The challenge to the clinician is to provide patient education and develop a hypertension regimen that effectively lowers blood pressure or reduces cardiac risk factors, minimizes changes in concomitant disease states, and maintains or improves quality of life. Putting the patient first necessitates integrating the individual patient’s lifestyle and current disease states with a thorough understanding of the effect of drug and nondrug therapy on quality of life.

Detection
The diagnosis of hypertension should not be based on any single measurement but should be established on the basis of at least three readings with an average systolic blood pressure of 140 mm Hg and a diastolic pressure of 90 mm Hg. Mechanisms should be established to standardize the measurement process:
(1) The patient should be seated comfortably with the arm positioned at heart level.
(2) Caffeine or nicotine should not have been ingested within 30 minutes before measurement.
(3) The patient should be seated in a quiet environment for at least 5 minutes.
(4) An appropriate sphygmomanometer cuff should be used (i.e., the rubber bladder should encircle at least two-thirds of the arm).
(5) Measurement of the diastolic blood pressure should be based on the disappearance of sound (phase V Korotkoff sound).

Evaluation
Evaluation is directed toward establishing the etiology of hypertension, identifying other cardiovascular risk factors, and evaluating the possibility of target organ damage. Although most hypertension is considered “essential,” primary, or idiopathic, it is necessary to eliminate secondary causes of hypertension, including renovascular disease, polycystic renal disease, aortic coarctation, Cushing syndrome, and pheochromocytoma. It is important to ensure that the patient is not on medications that may result in increased blood pressure, such as oral contraceptives, nasal decongestants, appetite suppressants, nonsteroidal antiinflammatory drugs (NSAIDs), steroids, and tricyclic antidepressants.

Medical History
The medical history should include a review of the family history for hypertension and cardiovascular disease, previous measurements of blood pressure, symptoms suggestive of secondary causes of hypertension, and other cardiovascular risk factors including smoking, hyperlipidemia, obesity, and diabetes. Environmental and psychosocial factors that may influence blood pressure control or the ability of the individual to comply with therapy should also be considered.
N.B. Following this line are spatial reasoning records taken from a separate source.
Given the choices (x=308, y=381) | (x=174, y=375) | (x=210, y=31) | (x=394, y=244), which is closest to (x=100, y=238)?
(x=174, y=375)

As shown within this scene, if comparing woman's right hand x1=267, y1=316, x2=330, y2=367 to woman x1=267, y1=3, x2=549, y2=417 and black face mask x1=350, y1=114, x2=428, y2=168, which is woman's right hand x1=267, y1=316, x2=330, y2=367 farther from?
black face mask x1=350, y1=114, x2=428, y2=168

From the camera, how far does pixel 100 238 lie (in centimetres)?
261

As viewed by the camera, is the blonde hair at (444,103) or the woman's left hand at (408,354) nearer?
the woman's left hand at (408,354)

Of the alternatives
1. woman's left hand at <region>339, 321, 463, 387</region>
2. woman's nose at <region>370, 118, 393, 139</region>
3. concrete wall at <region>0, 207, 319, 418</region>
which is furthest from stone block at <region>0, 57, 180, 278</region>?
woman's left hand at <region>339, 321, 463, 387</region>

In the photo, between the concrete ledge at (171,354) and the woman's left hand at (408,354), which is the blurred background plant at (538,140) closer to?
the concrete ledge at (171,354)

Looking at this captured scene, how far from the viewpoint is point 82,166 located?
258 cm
Physical Examination and Laboratory Tests
The physical examination should include more than one blood pressure measurement in both standing and seated positions with verification in the contralateral arm. (If a discrepancy exists, the higher value is used.) The rest of the physical examination includes (1) an evaluation of the optic fundi with gradation of hypertensive changes; (2) examination of the neck for bruits and thyromegaly; (3) a heart examination to evaluate for hypertrophy, arrhythmias, or additional sounds; (4) abdominal examination to search for evidence of aneurysms or kidney abnormalities; (5) examination of the extremities to check the pulses; and (6) a careful neurologic evaluation. Some baseline laboratory tests may be helpful for the initial evaluation. They might include urinalysis and serum potassium, blood urea nitrogen, and creatinine levels. A lipid panel may help evaluate cardiovascular risk.